Roles of DefCOM nodes
DefCOM provides added functionality to existing defenses so they can
collaborate in DDoS detection and response. The nodes in the DefCOM overlay
are classified into three categories, based on the functionality they
provide during the attack:
- Alert generator. The functionality
is deployed on a native node (router) close to the victim, which may
have any sophisticated attack detection mechanism, such as [1].
It receives an attack detection signal from its native node and sends
the alert message to all other DefCOM nodes through the overlay. It
is Alert generator knows the limits of the victim's resources
- Classifier. The functionality is
deployed on a native node close to the source, which can perform traffic
differentiation such as [2]. A classifier
receives packets from its native node, stamped with the legitimate or
suspicious mark it negotiated with this node. It restamps the packets
with stamps it negotiated with its peers, which ensures priority handling
for stamped traffic downstream.
- Rate-limiter. The functionality
is deployed in a native node (router), which performs a weighted fair
share algorithm (such as [3]) for prioritization
between legitimate and suspicious traffic class, and to drop unstamped
traffic. The rate limiter reclassifies traffic it receives based on
incoming traffic stamps and the amount of traffic received from each
peer. Traffic is reclassified as legitimate, suspicious or unstamped
and it is given to the weighted fair share algorighm.
Each native node can deploy one or more functionalities, depending on
its resources and the authorization within the overlay, but the placement
of nodes facilitates some functionalities better than others.
Operation

- Packet Stamping. DefCOM uses packet stamping to prioritize
traffic and to ensure safe delivery of legitimate traffic to a victim
of a flooding attack. Every node has a legitimate and a suspicious stamp,
which is a number to be placed in a packet's IP header. The node
communicates these stamps to all its peers over the secure channel.

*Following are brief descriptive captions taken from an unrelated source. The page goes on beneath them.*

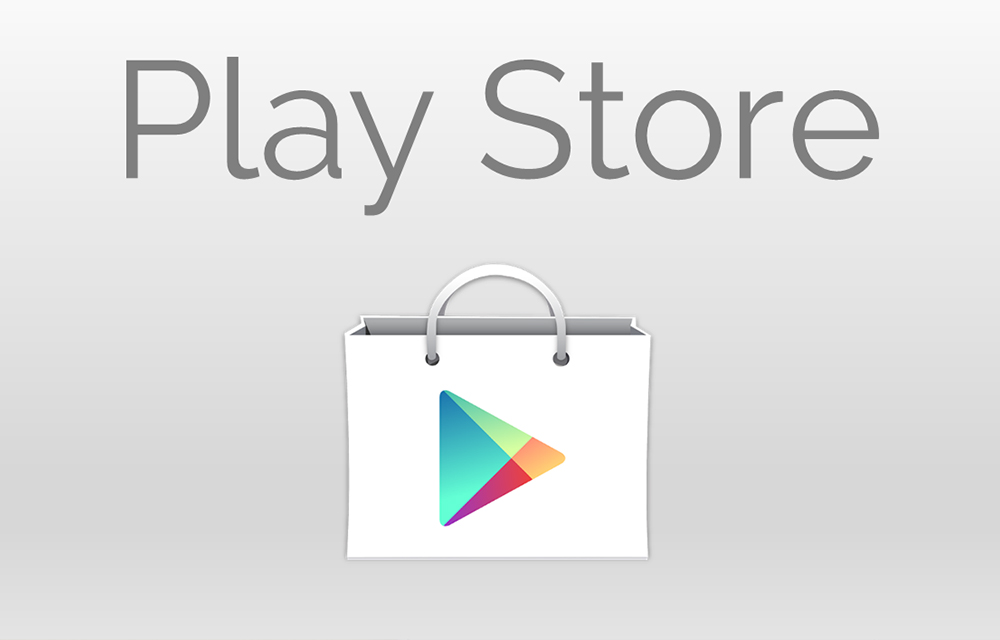 download-google-playstore-apps-directly-to-pc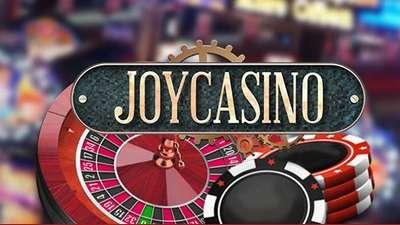 ДжойКазино - азартные слоты только от надежных производителей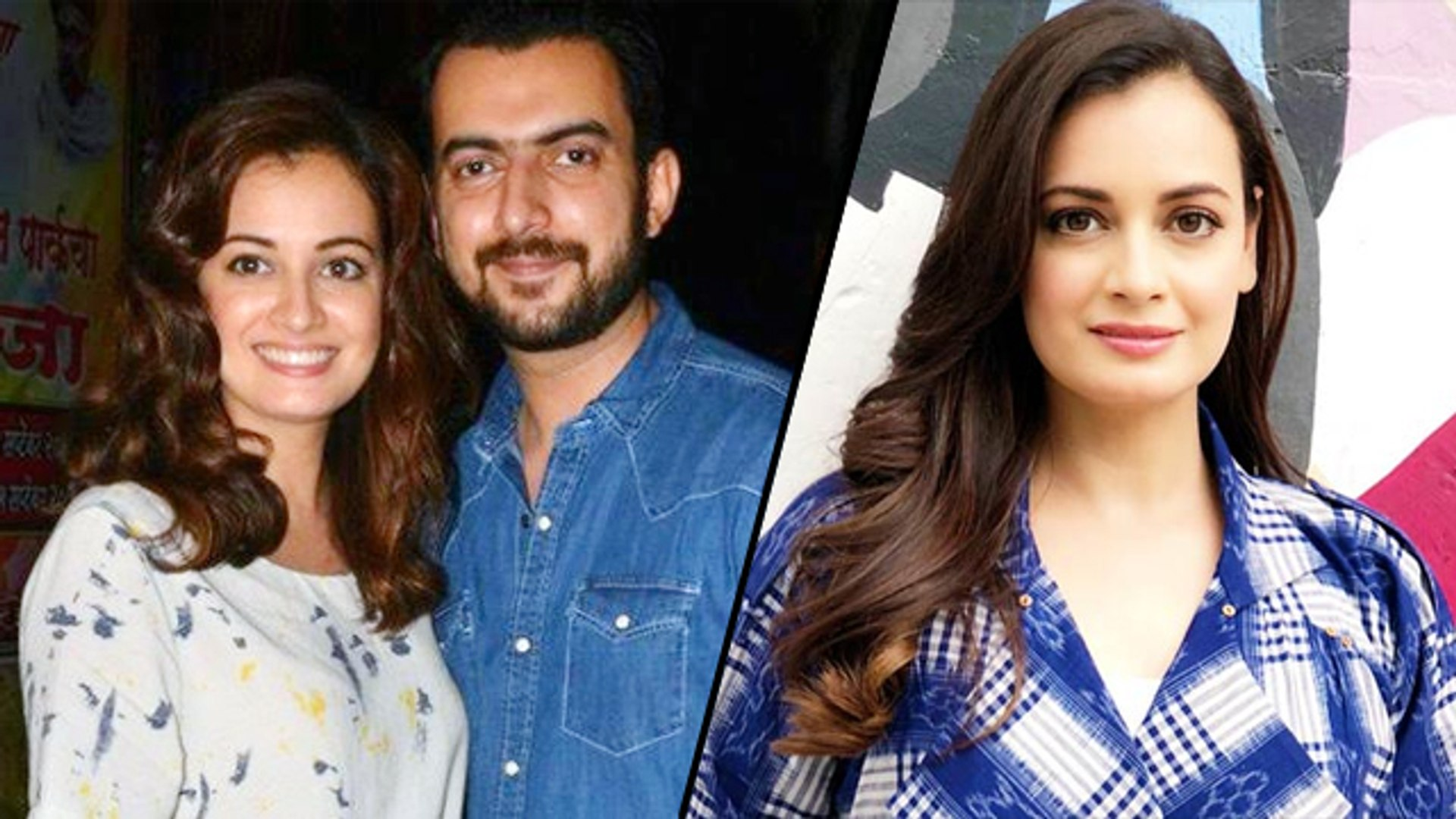 Dia Mirza ENDS Her Marriage With Sahil Sangha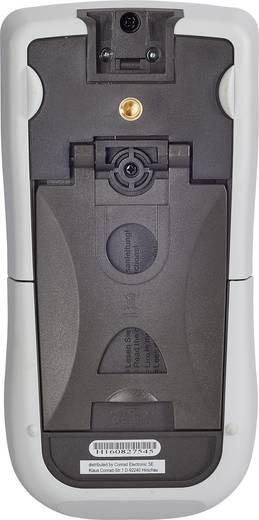Digitális multiméter, mérőműszer, automata méréshatárváltással 600V AC/DC 10A AC/DC Voltcraft VC270 GREEN-LINE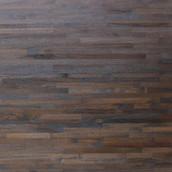 Reclaimed Teak Metro Flooring & Paneling - Wire Dark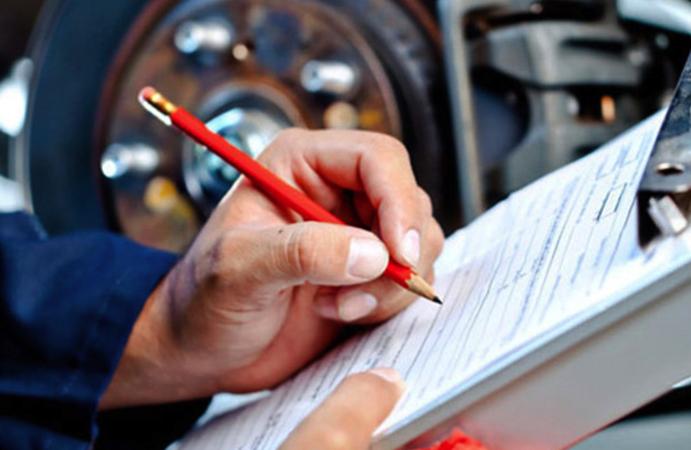 Снятие автомобиля с учета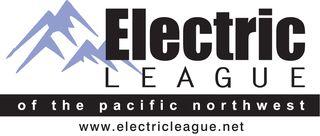 2011-logo-w-out-member-info(4)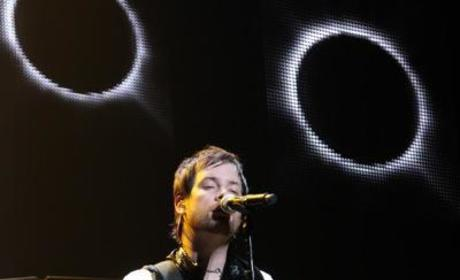 Release Date Set for David Cook Album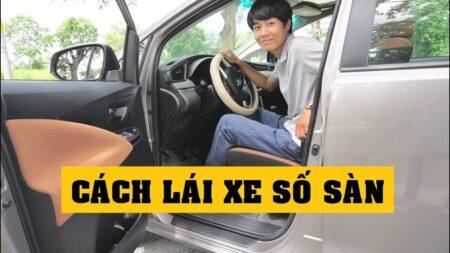 Hướng dẫn lái xe số sàn cơ bản cho người mới học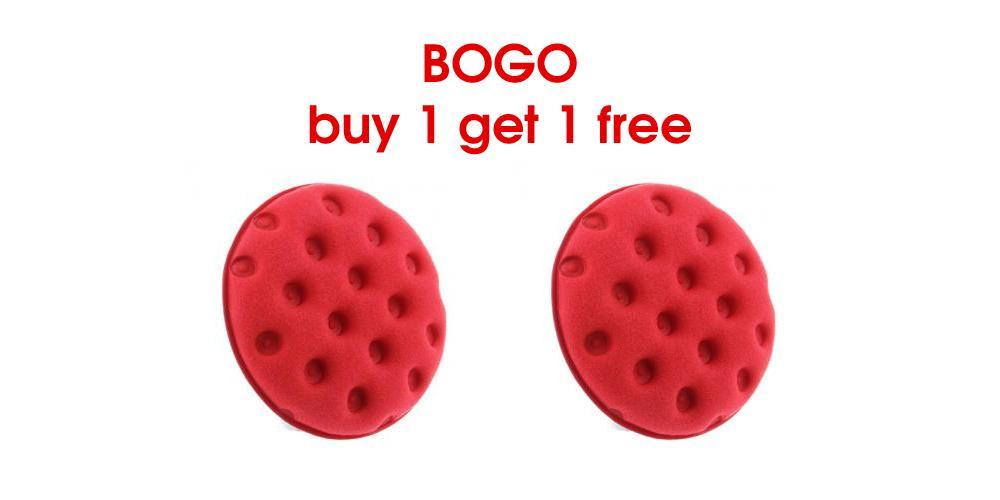 Buy 1 Get 1 Free Red Foam Applicator Pad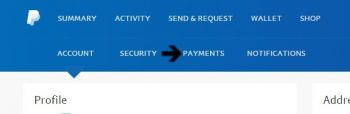 PayPal Payments Options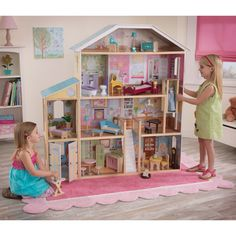 KidKraft Majestic Mansion Dollhouse - Free Shipping Today - Overstock.com - 15523998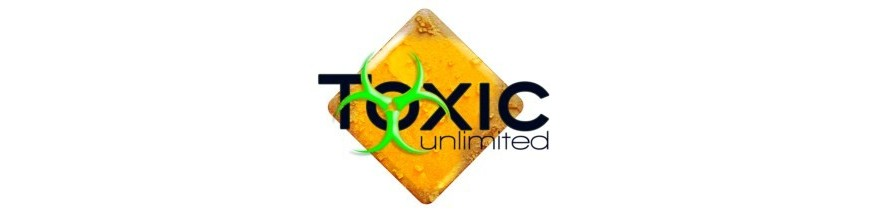 Toxic Unlimited
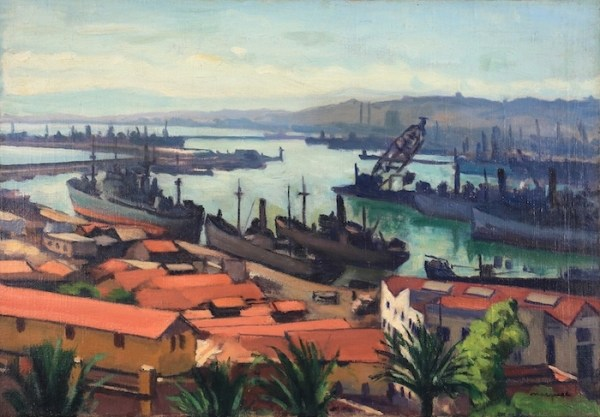 Albert Marquet, Les Quais du port de l'Agha, Circa 1942-43, Oil on canvas, 38 x 55 cm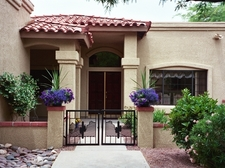 Private Southwestern Entrance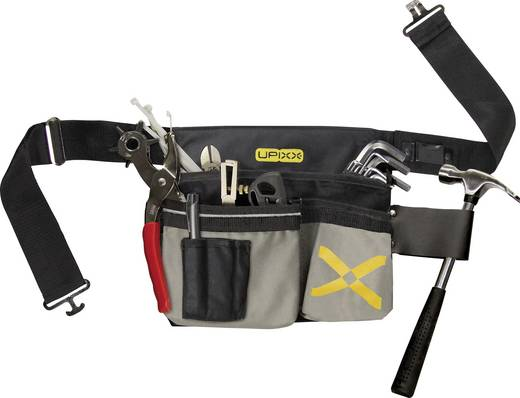 Universal Werkzeug-Gürtel Upixx 8400 8400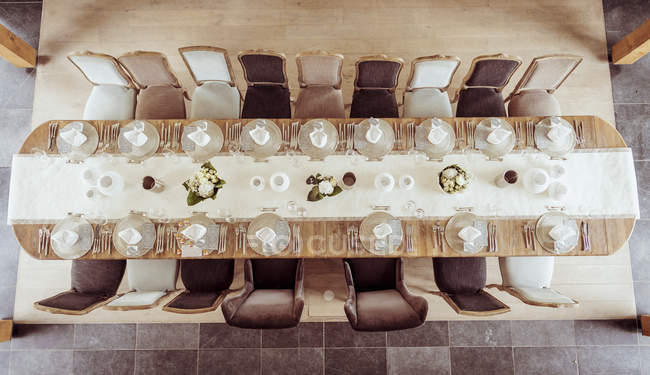 Top view of Festive laid dinner table indoors — Stock Photo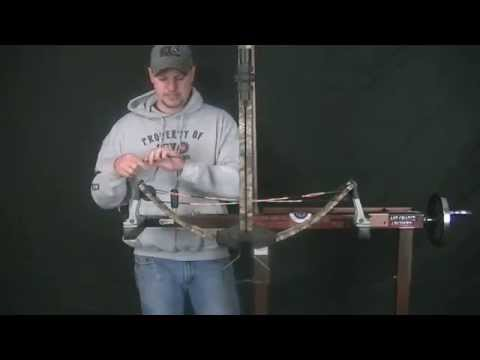 How to Change a Crossbow String   60X Custom Bowstrings   Bow Strings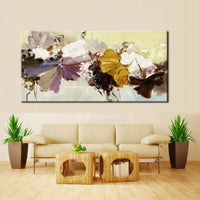 Modern Abstract Canvas Painting Wall Art Poster Hand Painted Flowers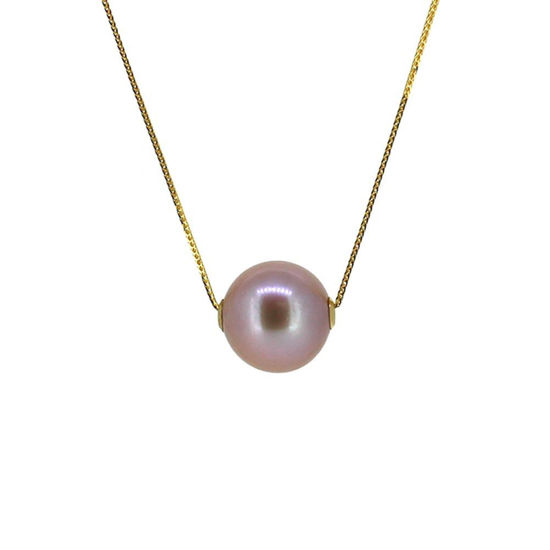Wholesale 18K Yellow Gold Purple Floating Edison Pearl Adjustable Necklace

All node's peers must choose locally unique stamps so that no
two peers of a given node have the same stamp.
During an attack, every packet that goes to the victim is intercepted
by a DefCOM node and stamped with a legitimate or suspicious stamp (according
to traffic classification rules in Section 2.4), or it is dropped due
to rate limiting. The stamp is placed in the ID field of the IPv4 header
(IPID field), which is normally used for fragmented packet identification.
While it is undesirable to compromise reassembly of fragmented packets,
the damage from this will be minimal for these reasons: (1) fragmented
packets represent a very small portion (0.25%) of the Internet's
traffic as discussed in [4], and (2) DefCOM
only stamps traffic going to the victim during the attack, so the unwanted
fragmented traffic loss is limited only to the victim
- Alarm propagation. The native node of alert generator
detects the attack. The alert generator generates an alarm message (ALRM)
containing the victim's IP address and resource limits (denoted by RLM).The
alarm message is flooded to all DefCOM nodes in a controlled manner
to avoid large message duplication. The alert generator sends ALRM message
to all its peers in a control manner. When a DefCOM node receives an
ALRM for the first time, it starts monitoring and policing traffic according
to its functionality (classifier or rate-limiter). We say that this
DefCOM node is now active. Only traffic going to the victim will be
policed and all other traffic is not affected by DefCOM.
- Traffic tree construction. Every active DefCOM node
stamps packets it forwards to the victim with its legitimate or suspicious
stamp. A node that observes traffic stamped with its peer's stamp designates
this peer as a “child” and informs it through a PARENT message
that it has acquired a parent. A node that receives a PARENT message
designates its originator as a “parent”. Parent-child relationships
are recorded in the PeerTable.
- Traffic policing. Excess traffic to the victim is
shaped and controlled by rate-limiter nodes that learn the victim's
resource limits (RLM) from alarm messages and enforce them. A rate-limiter
reclassifies each packet based on its incoming stamp and the perceived
aggressiveness of the DefCOM child who forwarded it using the following
approach:
- If this child sends traffic (with any stamp) that exceeds RLM
in last T seconds, it will be considered aggressive and all its
packets will be reclassified as unstamped during the current second.
Note that this can only happen if the child is malicious, since
every DefCOM node applies rate limiting to traffic going to the
victim and should send below RLM. Otherwise, legitimate and suspicious
classifications are preserved.
- If the total unstamped traffic does not exceed RLM in last Tseconds,
it will be considered nonaggressive and reclassified as suspicious.
Otherwise DefCOM preserves the unstamped classification.
After reclassification, packets are either marked with the legitimate
or suspicious stamp, or their stamp is removed, and they are passed
to the native node. The native node should drop unstamped traffic and
apply weighted fair sharing to prioritize marked-legitimate over marked-suspicious
traffic.
- End of attack detection. Each node detects the end
of the attack locally when it drops no traffic
due to rate limiting in the last Tend seconds. Global end
of the attack is detected when all DefCOM nodes have detected the end
of the attack locally. An active node which drops any traffic during
the last Tend seconds generates an ATTCKCONT message and
floods it in the overlay. A node that receives an ATTCKCONT message
suppresses it if it has itself generated a similar message in the last
Tend . This optimization prevents a flood of ATTCKCONT messages
in the overlay. Nodes that have detected the local end of the attack
stop generating ATTCKCONT messages but still forward these messages
sent by other nodes. Global end of the attack is detected when a node
does not receive or generate an ATTCKCONT message in the last Tend
seconds.
References
1. X. Yang, D. Wetherall, and T. Anderson. “A DoS-limiting network
architecture,” In Proceedings of ACM SIGCOMM 2005.
2. J. Mirkovic, G. Prier, and P. Reiher, ”Attacking DDoS at the
Source”, in Proceedings of the ICNP 2002, November 2002.
3. I. Stoica, S. Shenker, and H. Zhang, ”Core-stateless fair queueing:
Achieving approximately fair bandwidth allocations in high speed networks”,
Carnegie Mellon Univ., Pittsburgh, PA, Tech. Rep. CMUCS- 98-136, 1998.